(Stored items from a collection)
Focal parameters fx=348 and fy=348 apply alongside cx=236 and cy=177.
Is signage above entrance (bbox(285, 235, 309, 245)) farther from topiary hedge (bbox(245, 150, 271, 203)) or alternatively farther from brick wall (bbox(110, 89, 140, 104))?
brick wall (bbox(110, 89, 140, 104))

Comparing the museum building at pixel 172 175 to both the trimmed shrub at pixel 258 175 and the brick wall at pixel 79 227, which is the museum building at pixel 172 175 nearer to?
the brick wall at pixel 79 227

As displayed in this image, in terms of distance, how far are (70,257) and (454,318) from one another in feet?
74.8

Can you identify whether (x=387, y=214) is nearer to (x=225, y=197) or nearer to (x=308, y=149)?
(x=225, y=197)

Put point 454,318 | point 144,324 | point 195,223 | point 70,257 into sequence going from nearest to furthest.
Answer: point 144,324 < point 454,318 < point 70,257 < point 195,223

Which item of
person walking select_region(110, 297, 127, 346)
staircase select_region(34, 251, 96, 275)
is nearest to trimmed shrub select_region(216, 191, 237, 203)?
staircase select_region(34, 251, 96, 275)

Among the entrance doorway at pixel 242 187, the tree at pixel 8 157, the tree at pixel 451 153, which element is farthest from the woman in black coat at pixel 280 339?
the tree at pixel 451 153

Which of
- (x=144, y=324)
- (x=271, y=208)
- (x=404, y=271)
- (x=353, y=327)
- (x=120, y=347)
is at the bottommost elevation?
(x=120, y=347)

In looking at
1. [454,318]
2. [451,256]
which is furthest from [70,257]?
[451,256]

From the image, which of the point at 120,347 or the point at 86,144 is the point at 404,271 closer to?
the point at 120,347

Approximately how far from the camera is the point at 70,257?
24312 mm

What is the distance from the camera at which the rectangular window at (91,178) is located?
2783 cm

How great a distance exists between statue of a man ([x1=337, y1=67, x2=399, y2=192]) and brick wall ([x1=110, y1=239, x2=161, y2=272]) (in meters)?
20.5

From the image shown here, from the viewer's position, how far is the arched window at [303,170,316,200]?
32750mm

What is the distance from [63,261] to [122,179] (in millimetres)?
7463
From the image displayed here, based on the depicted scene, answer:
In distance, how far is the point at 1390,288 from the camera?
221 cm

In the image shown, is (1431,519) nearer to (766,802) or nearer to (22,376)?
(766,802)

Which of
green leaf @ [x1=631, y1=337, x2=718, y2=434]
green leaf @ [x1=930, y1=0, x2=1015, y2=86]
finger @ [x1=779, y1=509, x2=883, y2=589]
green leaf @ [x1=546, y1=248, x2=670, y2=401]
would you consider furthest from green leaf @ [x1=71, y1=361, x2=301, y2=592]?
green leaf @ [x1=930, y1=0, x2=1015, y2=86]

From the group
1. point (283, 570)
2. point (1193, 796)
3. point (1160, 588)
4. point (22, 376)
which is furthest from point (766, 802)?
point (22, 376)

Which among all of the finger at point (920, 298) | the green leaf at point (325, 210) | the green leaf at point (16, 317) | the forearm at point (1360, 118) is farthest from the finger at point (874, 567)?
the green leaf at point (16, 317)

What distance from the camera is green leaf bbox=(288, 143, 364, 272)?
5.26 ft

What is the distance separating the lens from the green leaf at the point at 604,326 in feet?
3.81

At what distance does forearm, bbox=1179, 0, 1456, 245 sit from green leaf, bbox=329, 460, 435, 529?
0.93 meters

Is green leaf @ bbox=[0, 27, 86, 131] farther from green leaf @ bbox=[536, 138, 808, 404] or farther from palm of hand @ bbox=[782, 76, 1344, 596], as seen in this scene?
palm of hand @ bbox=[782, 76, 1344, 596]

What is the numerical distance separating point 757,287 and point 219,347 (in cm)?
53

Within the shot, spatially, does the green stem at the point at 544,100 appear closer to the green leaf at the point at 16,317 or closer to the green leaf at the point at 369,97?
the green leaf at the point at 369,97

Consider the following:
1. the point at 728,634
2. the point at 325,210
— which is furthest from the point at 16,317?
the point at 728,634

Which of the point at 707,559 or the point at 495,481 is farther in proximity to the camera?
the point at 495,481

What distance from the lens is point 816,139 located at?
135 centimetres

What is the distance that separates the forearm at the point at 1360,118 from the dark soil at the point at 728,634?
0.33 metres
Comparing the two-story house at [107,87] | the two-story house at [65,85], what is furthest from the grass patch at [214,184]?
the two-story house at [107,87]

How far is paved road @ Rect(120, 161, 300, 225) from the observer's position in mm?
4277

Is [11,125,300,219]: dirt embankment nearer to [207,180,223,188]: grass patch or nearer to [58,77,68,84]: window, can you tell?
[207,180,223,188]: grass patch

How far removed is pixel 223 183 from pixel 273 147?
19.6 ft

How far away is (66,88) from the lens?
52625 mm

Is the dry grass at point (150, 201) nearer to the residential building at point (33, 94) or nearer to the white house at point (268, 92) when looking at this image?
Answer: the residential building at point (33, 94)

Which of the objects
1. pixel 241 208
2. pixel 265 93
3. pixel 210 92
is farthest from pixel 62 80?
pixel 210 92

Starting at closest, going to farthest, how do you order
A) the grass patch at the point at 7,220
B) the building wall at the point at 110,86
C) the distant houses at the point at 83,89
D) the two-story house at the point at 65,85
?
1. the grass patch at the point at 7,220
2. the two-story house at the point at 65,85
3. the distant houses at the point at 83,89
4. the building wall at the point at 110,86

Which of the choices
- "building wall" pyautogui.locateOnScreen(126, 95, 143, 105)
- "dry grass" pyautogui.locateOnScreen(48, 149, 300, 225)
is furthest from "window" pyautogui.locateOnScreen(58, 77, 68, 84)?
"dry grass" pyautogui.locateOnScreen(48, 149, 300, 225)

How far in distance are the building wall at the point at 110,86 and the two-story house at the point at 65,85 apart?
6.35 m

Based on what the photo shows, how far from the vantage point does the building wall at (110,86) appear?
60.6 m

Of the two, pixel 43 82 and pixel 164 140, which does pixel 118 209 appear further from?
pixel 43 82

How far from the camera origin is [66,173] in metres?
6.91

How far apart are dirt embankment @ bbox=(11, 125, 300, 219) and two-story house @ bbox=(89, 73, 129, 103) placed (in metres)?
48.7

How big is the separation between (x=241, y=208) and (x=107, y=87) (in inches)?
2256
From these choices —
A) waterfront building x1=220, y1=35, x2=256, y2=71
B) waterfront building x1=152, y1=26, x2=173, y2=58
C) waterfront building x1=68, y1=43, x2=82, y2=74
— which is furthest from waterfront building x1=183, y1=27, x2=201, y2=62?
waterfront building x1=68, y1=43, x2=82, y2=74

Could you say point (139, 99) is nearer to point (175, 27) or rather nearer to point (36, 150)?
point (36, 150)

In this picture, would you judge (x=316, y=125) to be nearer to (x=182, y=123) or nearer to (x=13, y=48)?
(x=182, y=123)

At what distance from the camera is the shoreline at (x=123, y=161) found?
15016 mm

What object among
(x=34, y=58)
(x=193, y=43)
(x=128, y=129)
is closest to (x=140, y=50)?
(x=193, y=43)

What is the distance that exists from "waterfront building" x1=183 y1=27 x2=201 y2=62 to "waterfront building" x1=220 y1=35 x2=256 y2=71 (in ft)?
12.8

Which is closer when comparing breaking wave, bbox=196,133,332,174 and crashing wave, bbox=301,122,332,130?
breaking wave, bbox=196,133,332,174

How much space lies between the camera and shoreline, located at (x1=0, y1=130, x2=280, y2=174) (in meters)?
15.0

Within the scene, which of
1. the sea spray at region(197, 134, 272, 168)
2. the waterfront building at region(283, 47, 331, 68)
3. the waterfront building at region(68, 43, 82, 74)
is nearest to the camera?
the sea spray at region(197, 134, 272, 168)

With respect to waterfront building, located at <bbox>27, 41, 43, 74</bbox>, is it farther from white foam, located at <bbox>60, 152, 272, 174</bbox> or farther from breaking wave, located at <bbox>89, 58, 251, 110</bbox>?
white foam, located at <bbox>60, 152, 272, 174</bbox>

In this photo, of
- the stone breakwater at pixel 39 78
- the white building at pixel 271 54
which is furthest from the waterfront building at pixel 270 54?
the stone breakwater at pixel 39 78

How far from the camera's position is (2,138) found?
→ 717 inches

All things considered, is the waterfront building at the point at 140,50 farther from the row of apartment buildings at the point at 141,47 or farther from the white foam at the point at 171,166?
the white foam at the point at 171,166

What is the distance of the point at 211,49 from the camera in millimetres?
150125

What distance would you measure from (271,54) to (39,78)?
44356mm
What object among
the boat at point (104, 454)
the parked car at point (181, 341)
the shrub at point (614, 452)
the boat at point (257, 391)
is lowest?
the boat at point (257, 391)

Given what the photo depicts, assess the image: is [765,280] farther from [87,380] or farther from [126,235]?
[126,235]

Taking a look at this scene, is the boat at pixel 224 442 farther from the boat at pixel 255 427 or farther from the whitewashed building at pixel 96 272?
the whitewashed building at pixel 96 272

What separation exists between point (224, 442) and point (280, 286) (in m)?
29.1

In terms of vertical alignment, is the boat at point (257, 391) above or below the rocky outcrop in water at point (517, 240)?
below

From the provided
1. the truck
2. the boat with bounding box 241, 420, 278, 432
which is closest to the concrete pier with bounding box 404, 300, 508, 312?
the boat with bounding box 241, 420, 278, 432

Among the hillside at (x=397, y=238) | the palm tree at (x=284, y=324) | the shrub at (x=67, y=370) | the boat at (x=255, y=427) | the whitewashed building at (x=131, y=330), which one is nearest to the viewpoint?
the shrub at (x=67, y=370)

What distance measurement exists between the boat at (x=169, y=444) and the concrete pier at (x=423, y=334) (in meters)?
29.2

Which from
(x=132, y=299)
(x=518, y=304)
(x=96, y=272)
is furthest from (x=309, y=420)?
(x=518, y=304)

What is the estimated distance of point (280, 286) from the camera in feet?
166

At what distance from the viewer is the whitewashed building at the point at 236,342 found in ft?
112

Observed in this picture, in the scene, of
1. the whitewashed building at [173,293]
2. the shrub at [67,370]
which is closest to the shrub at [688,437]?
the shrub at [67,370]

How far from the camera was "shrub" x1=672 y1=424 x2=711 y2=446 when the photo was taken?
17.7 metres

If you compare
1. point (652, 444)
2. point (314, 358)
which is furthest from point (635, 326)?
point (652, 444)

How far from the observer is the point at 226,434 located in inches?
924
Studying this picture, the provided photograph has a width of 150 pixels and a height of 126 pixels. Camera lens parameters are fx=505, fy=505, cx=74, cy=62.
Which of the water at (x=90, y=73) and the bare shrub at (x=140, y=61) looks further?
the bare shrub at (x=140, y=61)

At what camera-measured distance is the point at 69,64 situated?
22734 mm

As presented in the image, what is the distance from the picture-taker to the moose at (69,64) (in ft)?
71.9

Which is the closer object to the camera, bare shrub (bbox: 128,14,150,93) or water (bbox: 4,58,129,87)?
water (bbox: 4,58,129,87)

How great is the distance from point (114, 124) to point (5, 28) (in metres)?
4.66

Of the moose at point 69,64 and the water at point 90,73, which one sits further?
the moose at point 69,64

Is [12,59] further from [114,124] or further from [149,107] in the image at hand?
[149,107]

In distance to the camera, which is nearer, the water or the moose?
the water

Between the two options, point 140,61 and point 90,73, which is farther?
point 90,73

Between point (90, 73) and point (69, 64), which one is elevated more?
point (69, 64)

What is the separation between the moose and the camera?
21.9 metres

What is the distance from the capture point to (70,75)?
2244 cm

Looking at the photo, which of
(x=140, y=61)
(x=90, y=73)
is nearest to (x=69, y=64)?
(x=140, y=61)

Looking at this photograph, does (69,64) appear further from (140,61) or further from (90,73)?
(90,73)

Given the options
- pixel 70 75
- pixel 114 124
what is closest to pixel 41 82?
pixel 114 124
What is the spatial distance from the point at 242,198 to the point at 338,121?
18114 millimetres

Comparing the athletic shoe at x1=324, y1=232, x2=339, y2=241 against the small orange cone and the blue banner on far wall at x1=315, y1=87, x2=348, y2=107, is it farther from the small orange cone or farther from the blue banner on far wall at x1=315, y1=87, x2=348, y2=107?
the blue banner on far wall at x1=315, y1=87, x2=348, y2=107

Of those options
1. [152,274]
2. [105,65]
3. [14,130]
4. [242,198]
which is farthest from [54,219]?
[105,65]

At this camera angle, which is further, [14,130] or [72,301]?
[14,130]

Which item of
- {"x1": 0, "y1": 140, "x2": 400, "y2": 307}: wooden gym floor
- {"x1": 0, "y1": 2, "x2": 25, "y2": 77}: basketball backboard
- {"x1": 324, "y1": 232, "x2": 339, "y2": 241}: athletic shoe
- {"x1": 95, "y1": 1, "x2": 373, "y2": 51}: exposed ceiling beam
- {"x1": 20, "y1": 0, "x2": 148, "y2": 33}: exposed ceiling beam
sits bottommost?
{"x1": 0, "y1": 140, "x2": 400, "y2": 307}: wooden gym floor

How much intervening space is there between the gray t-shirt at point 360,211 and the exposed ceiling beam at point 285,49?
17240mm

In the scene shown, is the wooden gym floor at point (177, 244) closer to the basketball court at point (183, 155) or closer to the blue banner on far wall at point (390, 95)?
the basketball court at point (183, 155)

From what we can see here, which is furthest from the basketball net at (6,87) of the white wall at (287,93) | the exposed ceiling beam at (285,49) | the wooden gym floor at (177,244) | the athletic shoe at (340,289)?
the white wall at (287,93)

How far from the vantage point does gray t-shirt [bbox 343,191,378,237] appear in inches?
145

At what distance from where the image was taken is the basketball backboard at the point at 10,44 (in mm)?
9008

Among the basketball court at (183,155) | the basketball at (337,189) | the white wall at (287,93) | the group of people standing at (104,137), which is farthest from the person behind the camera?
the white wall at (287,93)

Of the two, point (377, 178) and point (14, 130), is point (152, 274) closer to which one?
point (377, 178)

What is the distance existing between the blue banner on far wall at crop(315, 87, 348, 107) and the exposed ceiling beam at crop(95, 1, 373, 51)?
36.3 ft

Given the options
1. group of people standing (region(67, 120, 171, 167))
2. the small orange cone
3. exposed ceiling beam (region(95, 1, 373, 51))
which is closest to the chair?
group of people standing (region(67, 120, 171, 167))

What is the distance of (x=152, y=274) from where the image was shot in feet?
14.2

### Description of the task
Please return, unchanged, the rows from the line containing "In the image shown, is" up to and including the line containing "0.33 metres".

### Task answer
In the image shown, is (1431,519) nearer to (766,802) or nearer to (22,376)?
(766,802)

Which of
green leaf @ [x1=631, y1=337, x2=718, y2=434]
green leaf @ [x1=930, y1=0, x2=1015, y2=86]
finger @ [x1=779, y1=509, x2=883, y2=589]
green leaf @ [x1=546, y1=248, x2=670, y2=401]
would you consider furthest from green leaf @ [x1=71, y1=361, x2=301, y2=592]?
green leaf @ [x1=930, y1=0, x2=1015, y2=86]

From the group
1. point (283, 570)
2. point (1193, 796)
3. point (1160, 588)
4. point (22, 376)
which is furthest from point (766, 802)?
point (22, 376)

Which among all of the finger at point (920, 298) | the green leaf at point (325, 210) | the green leaf at point (16, 317) | the forearm at point (1360, 118) is farthest from the finger at point (874, 567)?
the green leaf at point (16, 317)

What distance from the camera is green leaf bbox=(288, 143, 364, 272)?
5.26 ft

What is the distance separating the lens from the green leaf at the point at 604,326 in feet?
3.81

At what distance does forearm, bbox=1179, 0, 1456, 245 sit from green leaf, bbox=329, 460, 435, 529?
0.93 meters

Is green leaf @ bbox=[0, 27, 86, 131] farther from green leaf @ bbox=[536, 138, 808, 404] or farther from palm of hand @ bbox=[782, 76, 1344, 596], as seen in this scene?
palm of hand @ bbox=[782, 76, 1344, 596]

What is the numerical distance separating point 757,287 and point 219,347 (in cm)?
53

Within the shot, spatially, does the green stem at the point at 544,100 appear closer to the green leaf at the point at 16,317 or closer to the green leaf at the point at 369,97?
the green leaf at the point at 369,97

Consider the following:
1. the point at 728,634
2. the point at 325,210
— which is furthest from the point at 16,317?
the point at 728,634

Which of the point at 707,559 or the point at 495,481 is farther in proximity to the camera?
the point at 495,481

What distance from the lens is point 816,139 located at?
135 centimetres

What is the distance that separates the forearm at the point at 1360,118 from the dark soil at the point at 728,634?
0.33 metres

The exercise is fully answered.